◆ Work to do
Can you return every line of the listing below verbatim, leaving out the pictures?

◆ The input
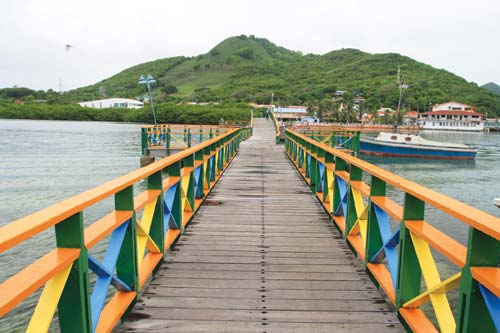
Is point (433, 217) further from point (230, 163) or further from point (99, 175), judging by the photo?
point (99, 175)

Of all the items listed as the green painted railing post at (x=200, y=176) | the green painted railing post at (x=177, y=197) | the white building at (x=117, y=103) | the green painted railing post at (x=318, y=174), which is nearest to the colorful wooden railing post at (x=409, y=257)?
the green painted railing post at (x=177, y=197)

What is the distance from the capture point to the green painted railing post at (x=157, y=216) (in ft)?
12.7

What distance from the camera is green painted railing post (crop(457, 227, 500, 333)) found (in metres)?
1.95

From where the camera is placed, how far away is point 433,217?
13.6 metres

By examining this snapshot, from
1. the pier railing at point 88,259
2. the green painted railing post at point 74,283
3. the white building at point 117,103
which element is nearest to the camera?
the pier railing at point 88,259

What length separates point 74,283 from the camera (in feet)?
7.07

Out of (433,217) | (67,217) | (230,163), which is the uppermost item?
(67,217)

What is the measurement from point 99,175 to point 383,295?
20.2m

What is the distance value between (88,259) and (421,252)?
2.00m

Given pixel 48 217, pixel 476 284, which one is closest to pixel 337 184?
pixel 476 284

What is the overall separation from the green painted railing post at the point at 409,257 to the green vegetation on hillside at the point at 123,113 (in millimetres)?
103932

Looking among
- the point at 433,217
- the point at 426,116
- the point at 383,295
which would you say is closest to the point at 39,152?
the point at 433,217

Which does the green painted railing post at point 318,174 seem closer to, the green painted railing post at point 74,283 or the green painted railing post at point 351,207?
the green painted railing post at point 351,207

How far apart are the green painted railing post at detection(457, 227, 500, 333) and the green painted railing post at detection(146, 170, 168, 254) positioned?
2642 mm
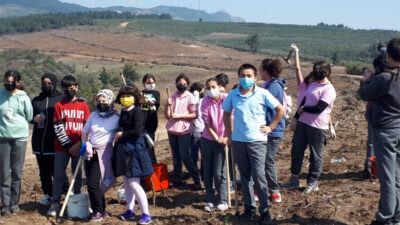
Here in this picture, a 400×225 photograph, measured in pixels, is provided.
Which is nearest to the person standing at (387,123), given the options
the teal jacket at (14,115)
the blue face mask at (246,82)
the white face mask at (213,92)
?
the blue face mask at (246,82)

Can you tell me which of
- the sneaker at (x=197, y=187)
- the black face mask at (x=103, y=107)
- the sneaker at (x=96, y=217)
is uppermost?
the black face mask at (x=103, y=107)

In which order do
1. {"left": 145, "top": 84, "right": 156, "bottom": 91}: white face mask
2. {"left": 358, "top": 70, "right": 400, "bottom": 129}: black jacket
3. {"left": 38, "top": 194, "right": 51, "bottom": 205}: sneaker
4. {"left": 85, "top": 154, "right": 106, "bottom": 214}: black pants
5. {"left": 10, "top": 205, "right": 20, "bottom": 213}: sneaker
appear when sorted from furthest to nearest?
1. {"left": 145, "top": 84, "right": 156, "bottom": 91}: white face mask
2. {"left": 38, "top": 194, "right": 51, "bottom": 205}: sneaker
3. {"left": 10, "top": 205, "right": 20, "bottom": 213}: sneaker
4. {"left": 85, "top": 154, "right": 106, "bottom": 214}: black pants
5. {"left": 358, "top": 70, "right": 400, "bottom": 129}: black jacket

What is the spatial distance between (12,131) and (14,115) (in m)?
0.19

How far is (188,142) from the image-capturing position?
21.5ft

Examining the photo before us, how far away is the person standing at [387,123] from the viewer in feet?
14.2

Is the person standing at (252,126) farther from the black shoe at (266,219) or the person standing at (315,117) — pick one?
the person standing at (315,117)

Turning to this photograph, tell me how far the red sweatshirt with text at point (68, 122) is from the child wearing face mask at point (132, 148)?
0.54 meters

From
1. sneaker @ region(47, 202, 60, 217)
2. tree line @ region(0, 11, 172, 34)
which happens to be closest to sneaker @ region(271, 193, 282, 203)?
sneaker @ region(47, 202, 60, 217)

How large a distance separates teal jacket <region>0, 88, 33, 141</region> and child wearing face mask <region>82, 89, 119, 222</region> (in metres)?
0.78

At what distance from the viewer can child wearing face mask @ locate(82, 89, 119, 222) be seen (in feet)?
16.9

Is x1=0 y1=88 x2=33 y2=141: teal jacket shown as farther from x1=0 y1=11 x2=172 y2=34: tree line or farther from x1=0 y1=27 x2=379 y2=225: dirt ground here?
x1=0 y1=11 x2=172 y2=34: tree line

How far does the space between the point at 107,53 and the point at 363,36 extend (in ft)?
218

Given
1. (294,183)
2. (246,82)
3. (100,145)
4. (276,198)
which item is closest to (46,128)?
(100,145)

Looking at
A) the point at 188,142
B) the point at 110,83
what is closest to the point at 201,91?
the point at 188,142
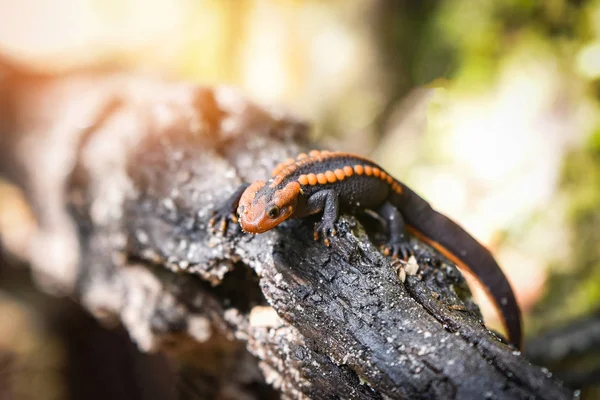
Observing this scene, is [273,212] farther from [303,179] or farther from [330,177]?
[330,177]

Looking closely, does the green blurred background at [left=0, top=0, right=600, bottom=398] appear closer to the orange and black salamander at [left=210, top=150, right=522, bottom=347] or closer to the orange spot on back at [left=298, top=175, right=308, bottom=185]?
the orange and black salamander at [left=210, top=150, right=522, bottom=347]

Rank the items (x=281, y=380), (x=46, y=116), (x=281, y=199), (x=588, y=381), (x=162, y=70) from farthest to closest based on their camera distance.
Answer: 1. (x=162, y=70)
2. (x=46, y=116)
3. (x=588, y=381)
4. (x=281, y=380)
5. (x=281, y=199)

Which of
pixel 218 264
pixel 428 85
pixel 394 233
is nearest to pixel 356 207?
pixel 394 233

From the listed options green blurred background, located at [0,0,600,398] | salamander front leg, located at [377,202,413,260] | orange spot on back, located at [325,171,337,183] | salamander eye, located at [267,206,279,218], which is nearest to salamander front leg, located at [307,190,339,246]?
orange spot on back, located at [325,171,337,183]

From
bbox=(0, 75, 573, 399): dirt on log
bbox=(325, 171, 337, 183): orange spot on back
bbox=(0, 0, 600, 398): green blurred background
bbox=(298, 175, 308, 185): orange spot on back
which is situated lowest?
bbox=(0, 75, 573, 399): dirt on log

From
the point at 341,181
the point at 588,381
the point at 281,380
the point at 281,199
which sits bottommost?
the point at 281,380

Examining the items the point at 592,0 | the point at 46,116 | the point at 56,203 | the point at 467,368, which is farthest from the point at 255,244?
the point at 592,0

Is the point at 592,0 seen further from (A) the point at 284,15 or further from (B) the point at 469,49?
(A) the point at 284,15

◆ Reply to the exercise
Is point (433, 217) further from point (230, 163) or further from point (99, 175), judging by the photo?
point (99, 175)

Of all the items listed as the green painted railing post at (x=200, y=176) | the green painted railing post at (x=177, y=197) | the white building at (x=117, y=103) | the green painted railing post at (x=318, y=174), which is nearest to the colorful wooden railing post at (x=409, y=257)?
the green painted railing post at (x=177, y=197)

What is the distance from the capture point to the green painted railing post at (x=157, y=216) (in ft)?
12.7

What distance from the camera is green painted railing post (crop(457, 227, 500, 333)) found (in metres)?
1.95

From where the camera is placed, how far away is point 433,217?
13.6 metres

By examining this snapshot, from
1. the pier railing at point 88,259
2. the green painted railing post at point 74,283
3. the white building at point 117,103
which element is nearest to the camera?
the pier railing at point 88,259

What length separates point 74,283 from the camera (in feet)?
7.07

Out of (433,217) | (67,217) | (230,163), which is the uppermost item?
(67,217)

What is the measurement from point 99,175 to point 383,295?
20.2m

What is the distance value between (88,259) and (421,252)?
2.00m

Given pixel 48 217, pixel 476 284, which one is closest to pixel 337 184?
pixel 476 284

What is the overall separation from the green painted railing post at the point at 409,257 to the green vegetation on hillside at the point at 123,113 (in millimetres)?
103932

Looking among
- the point at 433,217
- the point at 426,116
- the point at 383,295
which would you say is closest to the point at 39,152?
the point at 433,217

Which does the green painted railing post at point 318,174 seem closer to, the green painted railing post at point 74,283 or the green painted railing post at point 351,207?
the green painted railing post at point 351,207

How far apart are the green painted railing post at detection(457, 227, 500, 333) and the green painted railing post at detection(146, 170, 168, 254) positioned?
2642 mm
Here in this picture, a 400×225 photograph, measured in pixels, is provided.
Which is nearest to the person standing at (387,123), given the options
the teal jacket at (14,115)
the blue face mask at (246,82)
the white face mask at (213,92)
?
the blue face mask at (246,82)

Can you tell me which of
- the sneaker at (x=197, y=187)
- the black face mask at (x=103, y=107)
- the sneaker at (x=96, y=217)
is uppermost?
the black face mask at (x=103, y=107)

In which order do
1. {"left": 145, "top": 84, "right": 156, "bottom": 91}: white face mask
2. {"left": 358, "top": 70, "right": 400, "bottom": 129}: black jacket
3. {"left": 38, "top": 194, "right": 51, "bottom": 205}: sneaker
4. {"left": 85, "top": 154, "right": 106, "bottom": 214}: black pants
5. {"left": 10, "top": 205, "right": 20, "bottom": 213}: sneaker
appear when sorted from furthest to nearest?
1. {"left": 145, "top": 84, "right": 156, "bottom": 91}: white face mask
2. {"left": 38, "top": 194, "right": 51, "bottom": 205}: sneaker
3. {"left": 10, "top": 205, "right": 20, "bottom": 213}: sneaker
4. {"left": 85, "top": 154, "right": 106, "bottom": 214}: black pants
5. {"left": 358, "top": 70, "right": 400, "bottom": 129}: black jacket

What is the spatial distance between (12,131) and (14,115) (in m)?
0.19

How far is (188,142) from the image-capturing position?
21.5ft

Examining the photo before us, how far away is the person standing at [387,123] from the viewer in feet?
14.2

Is the person standing at (252,126) farther from the black shoe at (266,219) or the person standing at (315,117) — pick one?
the person standing at (315,117)

Turning to this photograph, tell me how far the red sweatshirt with text at point (68, 122) is from the child wearing face mask at point (132, 148)?
0.54 meters

From
1. sneaker @ region(47, 202, 60, 217)
2. tree line @ region(0, 11, 172, 34)
which happens to be closest to sneaker @ region(271, 193, 282, 203)?
sneaker @ region(47, 202, 60, 217)

How large a distance separates teal jacket <region>0, 88, 33, 141</region> and child wearing face mask <region>82, 89, 119, 222</region> (in metres)?
0.78

At what distance from the viewer can child wearing face mask @ locate(82, 89, 119, 222) be seen (in feet)?
16.9

Is x1=0 y1=88 x2=33 y2=141: teal jacket shown as farther from x1=0 y1=11 x2=172 y2=34: tree line or farther from x1=0 y1=27 x2=379 y2=225: dirt ground here?
x1=0 y1=11 x2=172 y2=34: tree line

How far does the space between the point at 107,53 and the point at 363,36 extend (in ft)?
218

Given
1. (294,183)
2. (246,82)
3. (100,145)
4. (276,198)
which item is closest to (46,128)?
(100,145)

Looking at
A) the point at 188,142
B) the point at 110,83
what is closest to the point at 201,91?
the point at 188,142
Observing this scene, is [273,212] farther from [303,179] or farther from [330,177]?
[330,177]

Looking closely, does the green blurred background at [left=0, top=0, right=600, bottom=398] appear closer to the orange and black salamander at [left=210, top=150, right=522, bottom=347] or closer to the orange spot on back at [left=298, top=175, right=308, bottom=185]?
the orange and black salamander at [left=210, top=150, right=522, bottom=347]

Rank the items (x=281, y=380), (x=46, y=116), (x=281, y=199), (x=588, y=381), (x=162, y=70) from farthest to closest based on their camera distance.
Answer: 1. (x=162, y=70)
2. (x=46, y=116)
3. (x=588, y=381)
4. (x=281, y=380)
5. (x=281, y=199)

Which of
pixel 218 264
pixel 428 85
pixel 394 233
is nearest to pixel 356 207?
pixel 394 233

From the listed options green blurred background, located at [0,0,600,398] | salamander front leg, located at [377,202,413,260] | orange spot on back, located at [325,171,337,183] | salamander eye, located at [267,206,279,218], which is nearest to salamander front leg, located at [307,190,339,246]?
orange spot on back, located at [325,171,337,183]

From
bbox=(0, 75, 573, 399): dirt on log
bbox=(325, 171, 337, 183): orange spot on back
bbox=(0, 0, 600, 398): green blurred background
bbox=(298, 175, 308, 185): orange spot on back
which is situated lowest?
bbox=(0, 75, 573, 399): dirt on log

From
the point at 341,181
the point at 588,381
the point at 281,380
the point at 281,199
which sits bottommost?
the point at 281,380

Examining the items the point at 592,0 | the point at 46,116 | the point at 56,203 | the point at 467,368, which is farthest from the point at 255,244?
the point at 592,0

Is the point at 592,0 seen further from (A) the point at 284,15 or further from (B) the point at 469,49?
(A) the point at 284,15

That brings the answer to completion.